Il costo sociale del grasso in eccesso

di Paolo Barbera

Per alcuni di noi l’obesita’ è quel problema circoscritto alla mandria di ciccioni che vediamo alle prese con diete impossibili e programmi di allenamento spaccacuore in trasmissioni tipo “the Biggest Loser”.
In realta’ l’Organizzazione Mondiale della Sanita’ (OMS) ha recentemente definito l’obesita’ come una “epidemia globale”.
In Europa la percentuale di individui in sovrappeso, ossia con Body Mass Idex (BMI) superiore a 25 sono il 40 pct e quelli obesi (BMI superiore a 30) il 12 pct.
A livello globale si contano oltre 1 miliardo di persone adulte in sovrappeso e 310 mln di obesi. Nei bambini le statistiche scendono a 160 e 40 milioni.
Il Bel Paese non e’ esente da questo fenomeno che sta raggiungendo proporzioni allarmanti (16.5 milioni in sovrappeso 5,5 mln di obesi).
Il problema non e’ pero’ limitato a chi e’ eccessivamente in carne, ma ha un importante impatto sociale.
Si calcola che i giovani obesi hanno una riduzione dell’aspettativa di sopravvivenza di circa 10 anni e lo scadimento della qualita’ della vita collegato all’aumento delle malattie cardiovascolari, diabete, ipertensione etc, ha costi sanitari e sociali estremamente rilevanti.
L’obesita’ ha una incidenza economica sociale non trascurabile dovuta  tra l’altro ai costi sanitari, assenteismo al lavoro e ridotta performance lavoratova.

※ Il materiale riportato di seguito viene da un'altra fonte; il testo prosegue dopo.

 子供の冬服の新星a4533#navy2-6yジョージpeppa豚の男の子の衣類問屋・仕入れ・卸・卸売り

Stime sul fenomeno evidenziano un costo sociale dell’obesita’ pari all’1 pct del PIL. In alcuni paesi europei tale costo rappresenta il 6 pct della spesa sanitaria diretta.
Se a questo punto pensate che con il vostro BMI a 24 siete fuori pericolo, magari cercate di intervenire su chi vedete in difficolta’, specialmente se e’ un bambino. Un bambino obeso sara’ quasi certamente un adulto obeso e si portera’ dietro gravi problemi di salute.

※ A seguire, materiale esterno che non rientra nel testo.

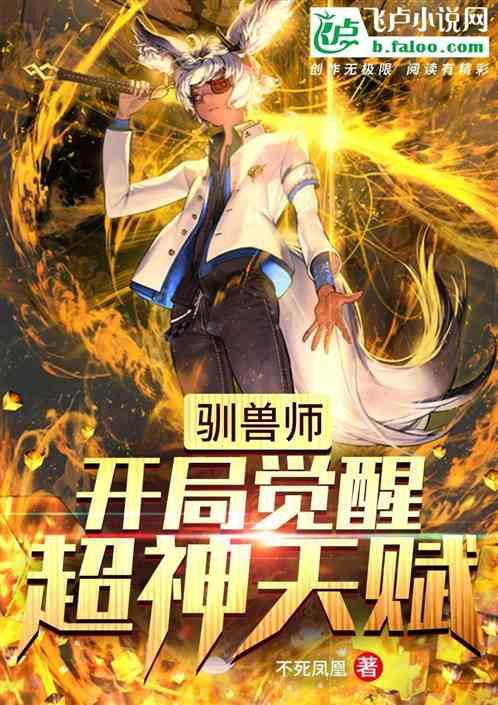 驯兽师：开局觉醒超神天赋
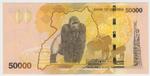 Uganda 54c banknote back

Se la nonna gli spara tutti i pomeriggi la fettazza di pane con burro e zucchero o lo ingolfa di merendine al suono di “mangia, mangia bello della nonna” forse e’ ora di dare una svolta alle sue abitudini alimentari.

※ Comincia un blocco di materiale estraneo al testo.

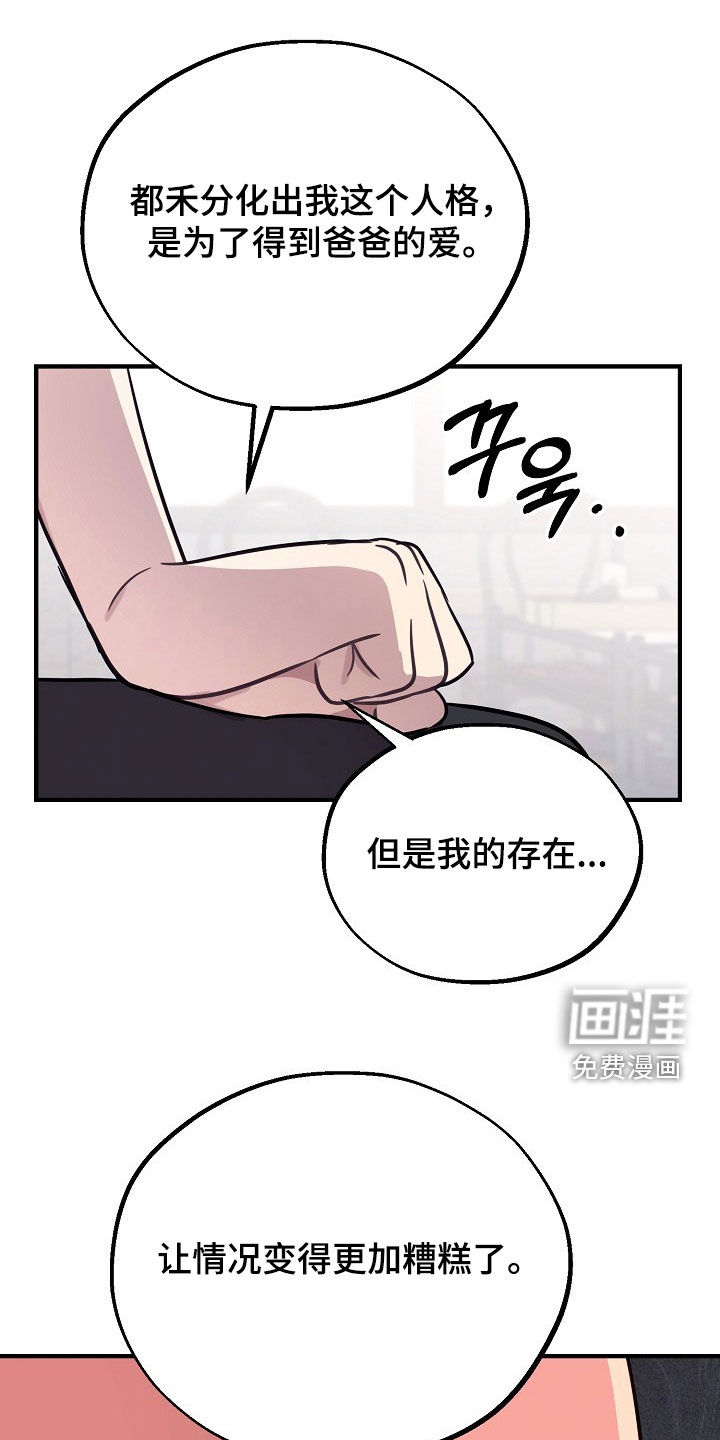第63话14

Le soluzioni al problema sono la prevenzione e la cura. Per quanto  riguarda la prevenzione,  una delle strade piu’ efficaci puo’ rilevarsi la sensibilizzazione.
Se nessuno mi spiega i principi di sana e corretta alimentazione, difficilmente saro’ spinto  a cambiare le mie abitudini.
Sarebbe quindi troppo chiedere che nelle scuole o nelle aziende vengano avviati programmi di educazione alimentare? Oppure che come negli USA (vedi Michelle Obama) ci fossero influencer schierati in prima linea contro l’obesita’? Inoltre sempre negli USA si sta pensando ad introdurre una tassazione su junk food e bibite gassate (il che oltre a generare un introito indiretto assicura un introito indiretto per minori spese mediche).
Sulla linea della prevenzione si sono mosse di recente anche la Germania (educazione ai bambini ai quali al termine di un corso verrà consegnato un patentino alimentare) Francia (riduzione spot televisivi di junbk food) e Spagna (con la campagna “misura la tua salute).
Al di la dei vantaggi evidenti, siamo o no quello che mangiamo?